Leave out the pictures and copy each record below exactly.

───── MATERIAL PROVIDED ─────

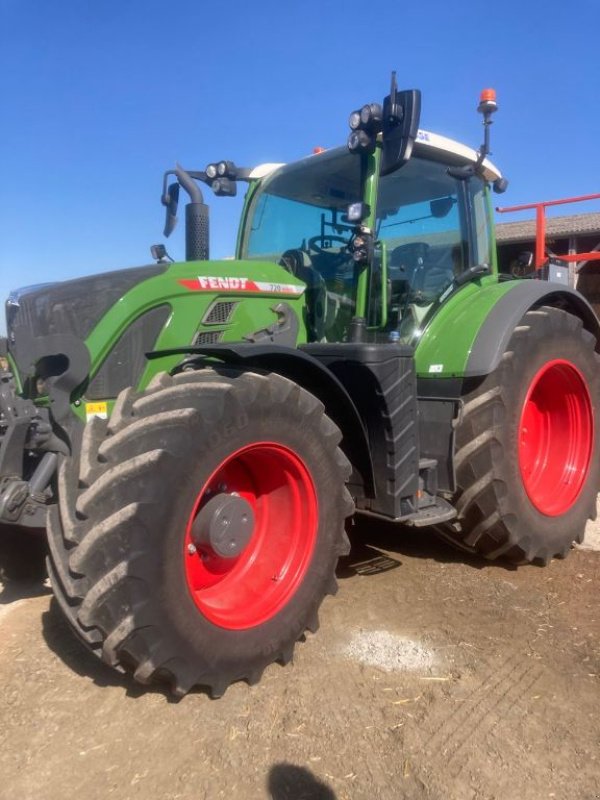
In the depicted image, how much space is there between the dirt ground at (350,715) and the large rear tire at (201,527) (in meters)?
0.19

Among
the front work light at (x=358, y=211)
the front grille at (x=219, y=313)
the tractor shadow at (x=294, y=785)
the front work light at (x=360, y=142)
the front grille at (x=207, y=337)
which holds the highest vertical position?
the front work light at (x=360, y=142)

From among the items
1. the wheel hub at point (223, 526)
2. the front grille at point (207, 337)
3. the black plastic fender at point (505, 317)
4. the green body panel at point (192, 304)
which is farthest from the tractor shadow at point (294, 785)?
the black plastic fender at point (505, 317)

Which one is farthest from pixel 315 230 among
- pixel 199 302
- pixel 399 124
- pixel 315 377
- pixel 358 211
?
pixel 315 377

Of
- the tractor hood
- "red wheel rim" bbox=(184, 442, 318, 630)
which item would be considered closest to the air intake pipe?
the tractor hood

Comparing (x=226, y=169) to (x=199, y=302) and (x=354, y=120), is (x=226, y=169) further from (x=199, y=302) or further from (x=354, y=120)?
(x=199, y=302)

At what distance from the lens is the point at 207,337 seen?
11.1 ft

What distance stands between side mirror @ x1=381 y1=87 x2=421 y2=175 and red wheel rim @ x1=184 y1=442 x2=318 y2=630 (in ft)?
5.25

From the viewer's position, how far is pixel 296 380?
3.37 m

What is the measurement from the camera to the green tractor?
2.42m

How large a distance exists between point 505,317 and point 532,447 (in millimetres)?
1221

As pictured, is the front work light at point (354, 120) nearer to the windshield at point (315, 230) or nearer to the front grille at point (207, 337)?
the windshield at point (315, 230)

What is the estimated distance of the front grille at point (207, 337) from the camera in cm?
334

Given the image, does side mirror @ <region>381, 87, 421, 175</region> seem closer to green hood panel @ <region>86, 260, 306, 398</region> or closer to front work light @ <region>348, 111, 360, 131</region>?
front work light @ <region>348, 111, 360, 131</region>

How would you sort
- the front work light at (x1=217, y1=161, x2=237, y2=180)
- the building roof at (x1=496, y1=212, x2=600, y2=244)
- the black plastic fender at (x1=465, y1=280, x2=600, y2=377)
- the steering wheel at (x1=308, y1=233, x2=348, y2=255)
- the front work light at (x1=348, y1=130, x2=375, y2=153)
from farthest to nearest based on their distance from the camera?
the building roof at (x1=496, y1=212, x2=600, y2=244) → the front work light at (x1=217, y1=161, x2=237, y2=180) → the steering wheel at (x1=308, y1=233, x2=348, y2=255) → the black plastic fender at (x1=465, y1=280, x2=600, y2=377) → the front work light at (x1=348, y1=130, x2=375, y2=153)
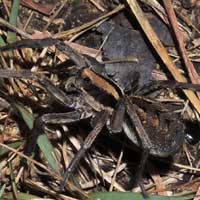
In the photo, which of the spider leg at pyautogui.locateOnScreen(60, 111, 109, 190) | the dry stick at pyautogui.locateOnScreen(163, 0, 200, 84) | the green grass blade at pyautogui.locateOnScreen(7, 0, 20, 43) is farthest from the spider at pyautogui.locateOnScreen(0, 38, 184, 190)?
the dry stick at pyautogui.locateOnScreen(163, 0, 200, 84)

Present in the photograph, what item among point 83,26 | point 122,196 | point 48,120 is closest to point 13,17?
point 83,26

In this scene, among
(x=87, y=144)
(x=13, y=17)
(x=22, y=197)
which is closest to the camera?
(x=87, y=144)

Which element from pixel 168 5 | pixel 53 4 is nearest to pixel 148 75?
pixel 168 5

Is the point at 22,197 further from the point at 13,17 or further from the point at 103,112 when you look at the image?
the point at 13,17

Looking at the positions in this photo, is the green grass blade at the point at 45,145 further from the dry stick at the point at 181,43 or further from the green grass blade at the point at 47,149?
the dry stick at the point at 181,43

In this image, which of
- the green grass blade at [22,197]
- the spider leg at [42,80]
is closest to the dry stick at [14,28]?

─────

■ SOLUTION FOR THIS EXERCISE ■
In the depicted image, how much space is there between the dirt ground at (350,715) and the large rear tire at (201,527) (in meters)?
0.19

Among
the front work light at (x=358, y=211)
the front grille at (x=219, y=313)
the tractor shadow at (x=294, y=785)
the front work light at (x=360, y=142)
the front grille at (x=207, y=337)
which holds the highest vertical position?
the front work light at (x=360, y=142)

From among the items
1. the wheel hub at point (223, 526)
2. the front grille at point (207, 337)
3. the black plastic fender at point (505, 317)
4. the green body panel at point (192, 304)
which is farthest from the tractor shadow at point (294, 785)?
the black plastic fender at point (505, 317)

Which one is farthest from pixel 315 230 among
- pixel 199 302
- pixel 399 124
- pixel 315 377
- pixel 358 211
?
pixel 315 377

Of
- the tractor hood
- "red wheel rim" bbox=(184, 442, 318, 630)
which item would be considered closest to the air intake pipe?
the tractor hood

Comparing (x=226, y=169) to (x=199, y=302) and (x=354, y=120), is (x=226, y=169) further from (x=199, y=302) or further from (x=354, y=120)?
(x=199, y=302)

At what distance from the lens is the point at 207,337 seen?
11.1 ft

What distance stands between side mirror @ x1=381 y1=87 x2=421 y2=175 and red wheel rim @ x1=184 y1=442 x2=318 y2=630 (in ft)?
5.25

From the viewer's position, how far is pixel 296 380?
3.37 m

What is the measurement from the camera to the green tractor?
2.42m

How large a distance exists between point 505,317 and point 532,447 (in millimetres)?
1221

As pictured, is the front work light at point (354, 120) nearer to the windshield at point (315, 230) or nearer to the front grille at point (207, 337)?
the windshield at point (315, 230)

What is the estimated distance of the front grille at point (207, 337) from the camera in cm?
334

Given the image, does side mirror @ <region>381, 87, 421, 175</region> seem closer to green hood panel @ <region>86, 260, 306, 398</region> or closer to front work light @ <region>348, 111, 360, 131</region>?
front work light @ <region>348, 111, 360, 131</region>

How would you sort
- the front work light at (x1=217, y1=161, x2=237, y2=180)
- the building roof at (x1=496, y1=212, x2=600, y2=244)
- the black plastic fender at (x1=465, y1=280, x2=600, y2=377)
- the steering wheel at (x1=308, y1=233, x2=348, y2=255)
- the front work light at (x1=348, y1=130, x2=375, y2=153)
from farthest to nearest based on their distance from the camera?
the building roof at (x1=496, y1=212, x2=600, y2=244) → the front work light at (x1=217, y1=161, x2=237, y2=180) → the steering wheel at (x1=308, y1=233, x2=348, y2=255) → the black plastic fender at (x1=465, y1=280, x2=600, y2=377) → the front work light at (x1=348, y1=130, x2=375, y2=153)
In the photo, which of the spider leg at pyautogui.locateOnScreen(60, 111, 109, 190) | the dry stick at pyautogui.locateOnScreen(163, 0, 200, 84) | the green grass blade at pyautogui.locateOnScreen(7, 0, 20, 43) is farthest from the spider at pyautogui.locateOnScreen(0, 38, 184, 190)?
the dry stick at pyautogui.locateOnScreen(163, 0, 200, 84)

Present in the photograph, what item among point 83,26 | point 122,196 | point 48,120 is closest to point 13,17?
point 83,26

In this scene, among
(x=87, y=144)
(x=13, y=17)
(x=22, y=197)
which is closest to the camera?
(x=87, y=144)

Which element from pixel 168 5 | pixel 53 4 is nearest to pixel 148 75?
pixel 168 5

Is the point at 22,197 further from the point at 13,17 or further from the point at 103,112 when you look at the image?
the point at 13,17

Looking at the positions in this photo, is the green grass blade at the point at 45,145 further from the dry stick at the point at 181,43 or further from the green grass blade at the point at 47,149?
the dry stick at the point at 181,43

In this image, which of
- the green grass blade at [22,197]
- the spider leg at [42,80]
is closest to the dry stick at [14,28]?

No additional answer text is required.